A customer in Rwanda recently praised Bboxx for increasing the amount of milk his cow was able to produce. “And I couldn’t work out how we had influenced this man’s cow,” he laughs. “He explained that thanks to the electricity he was able to run a water pump for the first time; and more water for the cow means more milk. In hindsight, it all makes total sense.” The story has stayed with Hamayun as a reminder of the myriad, unexpected ways that electricity can alter the lives of those who access it for the first time.
The Bboxx business model hinges on Africa’s telecoms boom and the widespread adoption of “mobile money” banking, which has made pay-as-you-go an accessible option for millions of people who could not afford a long term pay-monthly contract.

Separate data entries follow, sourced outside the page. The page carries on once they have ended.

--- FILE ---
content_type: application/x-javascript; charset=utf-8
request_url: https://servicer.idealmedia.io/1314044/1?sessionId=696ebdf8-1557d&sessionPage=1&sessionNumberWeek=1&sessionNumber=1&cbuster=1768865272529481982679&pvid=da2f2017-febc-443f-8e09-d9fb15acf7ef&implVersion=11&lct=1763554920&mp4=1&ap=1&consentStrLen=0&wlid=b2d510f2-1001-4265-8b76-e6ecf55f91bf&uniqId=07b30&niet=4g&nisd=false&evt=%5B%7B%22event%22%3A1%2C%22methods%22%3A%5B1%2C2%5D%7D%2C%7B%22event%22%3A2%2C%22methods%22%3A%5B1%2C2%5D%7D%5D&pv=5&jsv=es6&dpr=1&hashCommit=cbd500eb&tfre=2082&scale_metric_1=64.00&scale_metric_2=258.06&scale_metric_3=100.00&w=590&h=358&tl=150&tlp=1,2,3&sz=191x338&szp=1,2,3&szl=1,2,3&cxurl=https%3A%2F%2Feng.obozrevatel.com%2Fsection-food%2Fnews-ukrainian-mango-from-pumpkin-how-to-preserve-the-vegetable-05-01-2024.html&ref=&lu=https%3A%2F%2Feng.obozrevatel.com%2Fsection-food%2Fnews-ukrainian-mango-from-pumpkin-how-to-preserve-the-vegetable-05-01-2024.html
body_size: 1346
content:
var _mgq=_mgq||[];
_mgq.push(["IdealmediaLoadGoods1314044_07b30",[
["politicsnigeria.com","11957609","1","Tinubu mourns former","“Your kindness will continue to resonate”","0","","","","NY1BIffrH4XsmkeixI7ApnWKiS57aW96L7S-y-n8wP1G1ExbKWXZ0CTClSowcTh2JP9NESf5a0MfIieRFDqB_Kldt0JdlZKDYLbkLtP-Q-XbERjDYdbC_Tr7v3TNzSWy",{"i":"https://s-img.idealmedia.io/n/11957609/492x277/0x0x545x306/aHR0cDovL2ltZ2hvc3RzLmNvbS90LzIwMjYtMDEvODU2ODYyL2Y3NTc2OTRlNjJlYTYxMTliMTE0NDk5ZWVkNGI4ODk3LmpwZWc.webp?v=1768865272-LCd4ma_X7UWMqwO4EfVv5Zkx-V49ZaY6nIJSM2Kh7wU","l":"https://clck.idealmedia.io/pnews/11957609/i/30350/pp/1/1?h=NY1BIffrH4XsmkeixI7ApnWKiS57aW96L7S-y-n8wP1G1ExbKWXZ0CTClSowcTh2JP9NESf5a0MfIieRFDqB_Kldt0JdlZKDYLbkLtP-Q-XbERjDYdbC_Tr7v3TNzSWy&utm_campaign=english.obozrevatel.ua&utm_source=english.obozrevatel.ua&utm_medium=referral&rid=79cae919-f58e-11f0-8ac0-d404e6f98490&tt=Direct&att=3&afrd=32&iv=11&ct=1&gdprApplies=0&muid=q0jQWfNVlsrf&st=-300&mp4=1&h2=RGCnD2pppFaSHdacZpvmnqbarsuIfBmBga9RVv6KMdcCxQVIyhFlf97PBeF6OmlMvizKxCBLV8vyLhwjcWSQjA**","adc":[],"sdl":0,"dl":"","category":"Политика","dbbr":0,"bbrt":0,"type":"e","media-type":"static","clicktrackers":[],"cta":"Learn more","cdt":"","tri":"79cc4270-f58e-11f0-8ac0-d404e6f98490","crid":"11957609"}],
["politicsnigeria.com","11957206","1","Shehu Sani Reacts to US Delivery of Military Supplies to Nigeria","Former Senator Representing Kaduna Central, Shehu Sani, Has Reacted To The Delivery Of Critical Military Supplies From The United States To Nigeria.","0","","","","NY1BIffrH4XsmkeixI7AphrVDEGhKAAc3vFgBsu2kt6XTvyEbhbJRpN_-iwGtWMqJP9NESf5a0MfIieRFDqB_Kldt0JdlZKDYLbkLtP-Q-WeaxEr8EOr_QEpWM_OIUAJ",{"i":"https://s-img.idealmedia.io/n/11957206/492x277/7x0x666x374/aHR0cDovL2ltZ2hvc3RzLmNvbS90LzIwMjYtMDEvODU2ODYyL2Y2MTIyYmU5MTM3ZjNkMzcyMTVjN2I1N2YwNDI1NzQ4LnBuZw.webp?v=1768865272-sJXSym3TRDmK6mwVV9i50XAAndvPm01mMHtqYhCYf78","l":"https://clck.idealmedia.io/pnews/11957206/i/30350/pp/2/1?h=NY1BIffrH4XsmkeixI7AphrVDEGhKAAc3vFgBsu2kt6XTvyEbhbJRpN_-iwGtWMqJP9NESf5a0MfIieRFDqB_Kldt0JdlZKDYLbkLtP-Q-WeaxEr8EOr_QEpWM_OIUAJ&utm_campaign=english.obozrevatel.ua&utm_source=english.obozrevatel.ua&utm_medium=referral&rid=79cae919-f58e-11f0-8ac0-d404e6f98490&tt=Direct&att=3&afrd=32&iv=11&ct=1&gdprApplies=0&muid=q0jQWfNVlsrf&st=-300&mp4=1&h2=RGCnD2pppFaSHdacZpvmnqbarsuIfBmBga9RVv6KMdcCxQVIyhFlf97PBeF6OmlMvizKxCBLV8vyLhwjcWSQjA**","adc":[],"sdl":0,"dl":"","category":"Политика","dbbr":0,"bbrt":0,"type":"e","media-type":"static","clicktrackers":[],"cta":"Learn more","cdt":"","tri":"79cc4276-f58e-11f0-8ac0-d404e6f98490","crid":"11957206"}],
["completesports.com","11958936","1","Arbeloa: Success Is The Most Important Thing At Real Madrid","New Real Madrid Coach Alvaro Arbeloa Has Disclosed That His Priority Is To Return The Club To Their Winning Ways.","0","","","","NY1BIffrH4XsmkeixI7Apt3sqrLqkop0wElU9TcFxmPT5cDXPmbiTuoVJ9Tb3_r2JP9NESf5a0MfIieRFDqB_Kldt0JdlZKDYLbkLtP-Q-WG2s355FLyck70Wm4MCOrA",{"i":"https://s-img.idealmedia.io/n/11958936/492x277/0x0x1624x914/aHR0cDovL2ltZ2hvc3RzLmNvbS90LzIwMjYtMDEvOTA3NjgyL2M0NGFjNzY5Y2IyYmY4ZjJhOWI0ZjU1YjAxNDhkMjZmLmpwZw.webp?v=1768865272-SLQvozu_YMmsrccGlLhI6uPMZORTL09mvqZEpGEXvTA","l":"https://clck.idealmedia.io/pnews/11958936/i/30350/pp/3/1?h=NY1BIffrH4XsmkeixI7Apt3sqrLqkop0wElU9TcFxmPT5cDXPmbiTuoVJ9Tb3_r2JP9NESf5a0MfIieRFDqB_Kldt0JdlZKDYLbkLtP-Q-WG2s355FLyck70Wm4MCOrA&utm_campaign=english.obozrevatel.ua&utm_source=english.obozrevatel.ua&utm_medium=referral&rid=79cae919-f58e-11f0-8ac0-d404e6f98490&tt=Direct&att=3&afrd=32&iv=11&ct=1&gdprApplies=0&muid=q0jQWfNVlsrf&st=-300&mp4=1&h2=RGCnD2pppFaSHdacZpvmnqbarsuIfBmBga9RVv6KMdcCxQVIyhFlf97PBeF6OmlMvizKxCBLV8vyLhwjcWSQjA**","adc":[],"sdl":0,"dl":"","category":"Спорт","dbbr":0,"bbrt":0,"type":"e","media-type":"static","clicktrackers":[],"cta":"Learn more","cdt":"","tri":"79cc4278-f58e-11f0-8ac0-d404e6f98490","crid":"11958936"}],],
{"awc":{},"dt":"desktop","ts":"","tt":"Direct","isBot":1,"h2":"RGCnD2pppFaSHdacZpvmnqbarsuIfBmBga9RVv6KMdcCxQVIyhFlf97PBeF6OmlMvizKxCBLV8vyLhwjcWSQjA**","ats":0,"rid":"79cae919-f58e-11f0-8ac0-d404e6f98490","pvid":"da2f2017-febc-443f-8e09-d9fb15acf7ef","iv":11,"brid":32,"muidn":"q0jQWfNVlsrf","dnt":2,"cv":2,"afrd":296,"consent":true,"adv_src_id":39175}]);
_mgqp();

“People might not be able to pay $30 a month for a service, but they can afford to pay $1 a day. Yet a lot of service-based offerings still call for monthly billing. It’s a very western way of thinking.”
Switching from kerosene lamps and stoves to solar power and clean cookers is often cheaper, too, says Hamayun. “People don’t realise it’s expensive to be poor in Africa. A lot of goods are more expensive there than in the UK. We’re offering a cheaper option on better terms.”
Hamayun says Bboxx’s rivalry with similar companies is not in the battle for potential customers, but in the area of recruitment. “Where competition is fierce is in finding capital and talent,” he says. “There is a limited pool of money, which is smaller than what the size of the market requires.”
Bboxx has the backing of Japanese utility giant Mitsubishi and France’s Engie, and has secured regional partnerships with major western energy companies including EDF to help increase their reach across the continent. For these major utilities Africa provides a testbed for a new, digital data-led energy system still in its infancy in the developed world. Already, the continent is “leapfrogging” the need for centralised fossil fuel power plants and costly grid systems by leaning on renewables and data, Hamayun says.
“There really are no limits to the scale that you can grow in this market. Take Nigeria: it has a population of about 228 million people, but this is forecast to grow to 400 million by 2050. Already, its power grid is extremely unreliable, so the size of the challenge is enormous. But at the same time, it is a country with a young population that has the ability to change and adapt to new technology.
“You have all of these factors at play at the same time, which makes Africa very exciting.